__WHAT YOU HAVE TO DO__
Answer these from the reinforcement learning text:
1. Why does the text call the basic approach model-free?
2. What value does the DQN class assign to learning_rate?
3. What is replay_memory_size set to?

--- TEXT ---

And this is basic model-free reinforcement learning. It’s model-free because you need no form of learning or modelling for the 2 agents to play simultaneously and accurately.

Tennis game using Deep Q Network – model-based Reinforcement Learning

A typical example of model-based reinforcement learning is the Deep Q Network. Source code to this work is available here. 

The code below illustrates the Deep Q Network, which is the model architecture for this work.

from keras import Sequential, layers
from keras.optimizers import Adam
from keras.layers import Dense
from collections import deque
import numpy as np
 
 
 
class DQN:
   def __init__(self):
       self.learning_rate = 0.001
       self.momentum = 0.95
       self.eps_min = 0.1
       self.eps_max = 1.0
       self.eps_decay_steps = 2000000
       self.replay_memory_size = 500
       self.replay_memory = deque([], maxlen=self.replay_memory_size)

--- DATASET EXTRACT ---

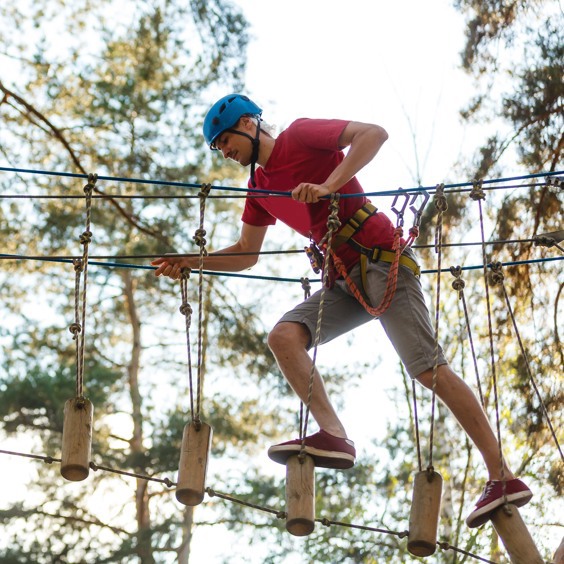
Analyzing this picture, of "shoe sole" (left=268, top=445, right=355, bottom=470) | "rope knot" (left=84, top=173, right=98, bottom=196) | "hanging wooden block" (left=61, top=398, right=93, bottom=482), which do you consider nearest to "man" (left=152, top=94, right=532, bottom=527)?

---

__ANSWER BELOW__
1. Because no form of learning or modelling is needed for the 2 agents to play simultaneously and accurately.
2. 0.001
3. 500